Stored data
#####
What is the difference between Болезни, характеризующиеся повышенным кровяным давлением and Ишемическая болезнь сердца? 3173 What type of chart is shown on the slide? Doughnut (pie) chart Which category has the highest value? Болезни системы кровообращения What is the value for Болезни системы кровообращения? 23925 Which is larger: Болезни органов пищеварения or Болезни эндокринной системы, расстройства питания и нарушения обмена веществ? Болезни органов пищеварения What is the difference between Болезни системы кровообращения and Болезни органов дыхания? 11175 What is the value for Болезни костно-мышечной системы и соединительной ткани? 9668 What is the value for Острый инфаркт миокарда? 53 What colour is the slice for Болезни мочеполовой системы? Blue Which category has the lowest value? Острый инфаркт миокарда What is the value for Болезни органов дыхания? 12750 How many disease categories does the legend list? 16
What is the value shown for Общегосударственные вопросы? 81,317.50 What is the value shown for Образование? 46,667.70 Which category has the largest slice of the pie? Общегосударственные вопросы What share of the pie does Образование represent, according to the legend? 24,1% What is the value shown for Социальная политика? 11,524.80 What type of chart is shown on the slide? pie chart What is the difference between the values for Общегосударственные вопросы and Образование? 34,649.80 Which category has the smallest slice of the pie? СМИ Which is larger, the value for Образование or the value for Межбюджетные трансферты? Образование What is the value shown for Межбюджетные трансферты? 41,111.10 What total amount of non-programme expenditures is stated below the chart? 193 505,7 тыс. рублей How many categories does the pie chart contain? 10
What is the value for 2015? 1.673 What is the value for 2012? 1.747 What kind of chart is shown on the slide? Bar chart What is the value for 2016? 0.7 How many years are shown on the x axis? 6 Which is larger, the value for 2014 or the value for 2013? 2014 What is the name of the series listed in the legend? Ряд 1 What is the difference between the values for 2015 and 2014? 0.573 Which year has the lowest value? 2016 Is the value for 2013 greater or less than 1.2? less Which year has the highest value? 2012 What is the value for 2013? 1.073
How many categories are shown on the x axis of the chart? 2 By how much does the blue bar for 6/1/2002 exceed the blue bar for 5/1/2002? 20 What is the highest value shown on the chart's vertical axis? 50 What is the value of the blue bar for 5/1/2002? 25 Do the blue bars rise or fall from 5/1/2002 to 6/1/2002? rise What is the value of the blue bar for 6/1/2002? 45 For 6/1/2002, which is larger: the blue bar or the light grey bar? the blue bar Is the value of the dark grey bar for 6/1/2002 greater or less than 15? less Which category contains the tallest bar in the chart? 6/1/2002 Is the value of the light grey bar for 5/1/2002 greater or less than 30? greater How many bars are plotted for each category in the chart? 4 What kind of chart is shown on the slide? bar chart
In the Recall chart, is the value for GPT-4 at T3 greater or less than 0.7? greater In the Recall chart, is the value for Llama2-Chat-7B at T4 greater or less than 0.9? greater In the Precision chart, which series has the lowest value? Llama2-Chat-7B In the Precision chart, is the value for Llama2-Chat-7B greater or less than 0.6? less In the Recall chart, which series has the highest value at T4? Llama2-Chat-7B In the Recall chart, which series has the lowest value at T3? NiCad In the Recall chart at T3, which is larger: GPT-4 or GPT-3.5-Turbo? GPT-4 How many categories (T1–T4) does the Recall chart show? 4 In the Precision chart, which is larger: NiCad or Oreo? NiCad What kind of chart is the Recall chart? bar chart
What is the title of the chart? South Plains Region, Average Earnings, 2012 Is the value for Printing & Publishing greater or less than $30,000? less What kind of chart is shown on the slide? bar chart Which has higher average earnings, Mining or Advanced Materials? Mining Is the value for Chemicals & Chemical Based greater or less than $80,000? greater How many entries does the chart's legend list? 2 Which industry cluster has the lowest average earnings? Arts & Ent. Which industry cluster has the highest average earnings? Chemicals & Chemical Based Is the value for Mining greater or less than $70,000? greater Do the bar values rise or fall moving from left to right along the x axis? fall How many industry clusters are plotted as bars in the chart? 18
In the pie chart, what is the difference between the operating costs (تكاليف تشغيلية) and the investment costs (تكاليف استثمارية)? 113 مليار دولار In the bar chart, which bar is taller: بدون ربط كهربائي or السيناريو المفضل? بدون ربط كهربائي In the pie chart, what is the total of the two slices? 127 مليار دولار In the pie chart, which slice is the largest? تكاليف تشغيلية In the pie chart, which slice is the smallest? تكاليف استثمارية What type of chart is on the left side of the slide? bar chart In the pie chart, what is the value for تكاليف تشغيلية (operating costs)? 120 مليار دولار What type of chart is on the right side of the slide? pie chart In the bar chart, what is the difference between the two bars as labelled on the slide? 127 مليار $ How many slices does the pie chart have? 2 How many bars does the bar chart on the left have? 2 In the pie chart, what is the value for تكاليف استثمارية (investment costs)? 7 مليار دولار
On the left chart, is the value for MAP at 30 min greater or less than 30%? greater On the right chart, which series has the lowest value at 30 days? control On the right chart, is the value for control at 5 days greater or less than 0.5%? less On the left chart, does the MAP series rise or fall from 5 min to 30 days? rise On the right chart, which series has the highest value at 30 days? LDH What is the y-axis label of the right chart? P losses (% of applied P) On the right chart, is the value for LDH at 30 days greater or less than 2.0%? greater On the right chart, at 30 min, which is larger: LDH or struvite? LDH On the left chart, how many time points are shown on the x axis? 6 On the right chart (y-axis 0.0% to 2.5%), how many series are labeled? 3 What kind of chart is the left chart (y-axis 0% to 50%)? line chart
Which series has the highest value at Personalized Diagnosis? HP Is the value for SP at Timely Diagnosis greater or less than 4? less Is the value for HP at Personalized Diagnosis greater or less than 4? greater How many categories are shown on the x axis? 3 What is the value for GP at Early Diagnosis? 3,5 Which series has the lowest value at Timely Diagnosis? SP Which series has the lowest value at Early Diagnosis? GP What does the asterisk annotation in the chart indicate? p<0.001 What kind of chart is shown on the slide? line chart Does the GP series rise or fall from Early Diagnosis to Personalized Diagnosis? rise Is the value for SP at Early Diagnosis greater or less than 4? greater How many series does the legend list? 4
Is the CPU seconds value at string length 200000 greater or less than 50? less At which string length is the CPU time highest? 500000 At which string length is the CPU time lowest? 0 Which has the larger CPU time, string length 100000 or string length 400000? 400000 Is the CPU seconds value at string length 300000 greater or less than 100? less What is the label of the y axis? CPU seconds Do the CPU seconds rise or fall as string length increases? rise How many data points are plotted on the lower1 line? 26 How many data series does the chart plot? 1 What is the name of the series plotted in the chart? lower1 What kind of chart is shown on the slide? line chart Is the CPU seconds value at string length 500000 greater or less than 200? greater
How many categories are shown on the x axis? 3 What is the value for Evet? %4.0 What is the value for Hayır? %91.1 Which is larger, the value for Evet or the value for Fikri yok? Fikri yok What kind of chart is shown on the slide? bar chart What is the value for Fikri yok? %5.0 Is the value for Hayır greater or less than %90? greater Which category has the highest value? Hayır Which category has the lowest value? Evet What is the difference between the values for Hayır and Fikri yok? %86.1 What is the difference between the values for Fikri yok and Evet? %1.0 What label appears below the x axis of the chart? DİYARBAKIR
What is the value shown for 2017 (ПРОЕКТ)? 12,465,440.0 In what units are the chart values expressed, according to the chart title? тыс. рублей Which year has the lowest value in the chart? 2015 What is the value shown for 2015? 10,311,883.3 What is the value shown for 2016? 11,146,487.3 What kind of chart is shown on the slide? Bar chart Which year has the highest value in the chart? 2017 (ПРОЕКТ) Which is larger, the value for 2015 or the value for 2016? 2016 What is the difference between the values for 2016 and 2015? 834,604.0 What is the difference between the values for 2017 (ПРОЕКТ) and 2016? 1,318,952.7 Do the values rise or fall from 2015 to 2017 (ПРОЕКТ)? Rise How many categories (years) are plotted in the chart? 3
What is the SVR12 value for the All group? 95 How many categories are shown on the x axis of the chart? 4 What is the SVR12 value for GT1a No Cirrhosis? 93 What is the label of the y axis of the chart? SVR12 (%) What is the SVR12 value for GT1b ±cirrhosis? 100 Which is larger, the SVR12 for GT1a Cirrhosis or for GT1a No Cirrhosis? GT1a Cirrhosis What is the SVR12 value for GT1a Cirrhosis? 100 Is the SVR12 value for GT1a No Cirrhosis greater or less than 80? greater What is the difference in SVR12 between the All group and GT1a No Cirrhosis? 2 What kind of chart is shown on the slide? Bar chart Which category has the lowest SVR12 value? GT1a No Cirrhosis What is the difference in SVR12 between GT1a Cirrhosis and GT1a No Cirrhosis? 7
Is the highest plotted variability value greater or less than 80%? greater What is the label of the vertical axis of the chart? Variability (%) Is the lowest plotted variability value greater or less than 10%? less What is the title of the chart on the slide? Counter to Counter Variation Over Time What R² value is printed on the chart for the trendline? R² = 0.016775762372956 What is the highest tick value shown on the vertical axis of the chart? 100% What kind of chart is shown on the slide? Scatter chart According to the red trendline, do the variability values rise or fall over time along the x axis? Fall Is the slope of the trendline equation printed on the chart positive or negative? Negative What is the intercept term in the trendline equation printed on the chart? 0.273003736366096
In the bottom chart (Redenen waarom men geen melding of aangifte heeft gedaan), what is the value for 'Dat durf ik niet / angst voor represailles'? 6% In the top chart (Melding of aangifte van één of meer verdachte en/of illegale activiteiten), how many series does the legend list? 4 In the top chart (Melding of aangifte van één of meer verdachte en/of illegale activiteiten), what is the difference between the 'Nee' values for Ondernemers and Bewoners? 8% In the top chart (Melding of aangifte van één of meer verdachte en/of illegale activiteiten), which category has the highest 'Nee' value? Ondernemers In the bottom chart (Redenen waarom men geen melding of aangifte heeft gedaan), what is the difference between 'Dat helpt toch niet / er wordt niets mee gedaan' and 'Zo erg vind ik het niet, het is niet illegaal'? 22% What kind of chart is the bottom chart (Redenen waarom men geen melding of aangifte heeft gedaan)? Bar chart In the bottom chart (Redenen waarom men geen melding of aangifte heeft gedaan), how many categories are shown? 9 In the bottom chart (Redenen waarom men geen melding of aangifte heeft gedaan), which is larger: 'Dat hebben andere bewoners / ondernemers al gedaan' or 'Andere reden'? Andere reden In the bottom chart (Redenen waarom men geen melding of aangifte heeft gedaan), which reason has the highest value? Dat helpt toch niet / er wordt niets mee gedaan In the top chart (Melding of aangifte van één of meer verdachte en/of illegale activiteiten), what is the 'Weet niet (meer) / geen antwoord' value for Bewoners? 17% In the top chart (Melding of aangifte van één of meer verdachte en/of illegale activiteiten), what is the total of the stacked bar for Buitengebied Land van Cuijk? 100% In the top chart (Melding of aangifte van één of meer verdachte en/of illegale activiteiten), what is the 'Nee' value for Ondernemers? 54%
#####
REQUIRED WORK
Start at the first line of the listing and stop after the line containing "What is the value shown for Общегосударственные", with both ends included. Reproduce only those lines with "pie" changed to "round" and all other text kept the same.

SOLUTION TO THIS EXERCISE
What is the difference between Болезни, характеризующиеся повышенным кровяным давлением and Ишемическая болезнь сердца? 3173 What type of chart is shown on the slide? Doughnut (round) chart Which category has the highest value? Болезни системы кровообращения What is the value for Болезни системы кровообращения? 23925 Which is larger: Болезни органов пищеварения or Болезни эндокринной системы, расстройства питания и нарушения обмена веществ? Болезни органов пищеварения What is the difference between Болезни системы кровообращения and Болезни органов дыхания? 11175 What is the value for Болезни костно-мышечной системы и соединительной ткани? 9668 What is the value for Острый инфаркт миокарда? 53 What colour is the slice for Болезни мочеполовой системы? Blue Which category has the lowest value? Острый инфаркт миокарда What is the value for Болезни органов дыхания? 12750 How many disease categories does the legend list? 16
What is the value shown for Общегосударственные вопросы? 81,317.50 What is the value shown for Образование? 46,667.70 Which category has the largest slice of the round? Общегосударственные вопросы What share of the round does Образование represent, according to the legend? 24,1% What is the value shown for Социальная политика? 11,524.80 What type of chart is shown on the slide? round chart What is the difference between the values for Общегосударственные вопросы and Образование? 34,649.80 Which category has the smallest slice of the round? СМИ Which is larger, the value for Образование or the value for Межбюджетные трансферты? Образование What is the value shown for Межбюджетные трансферты? 41,111.10 What total amount of non-programme expenditures is stated below the chart? 193 505,7 тыс. рублей How many categories does the round chart contain? 10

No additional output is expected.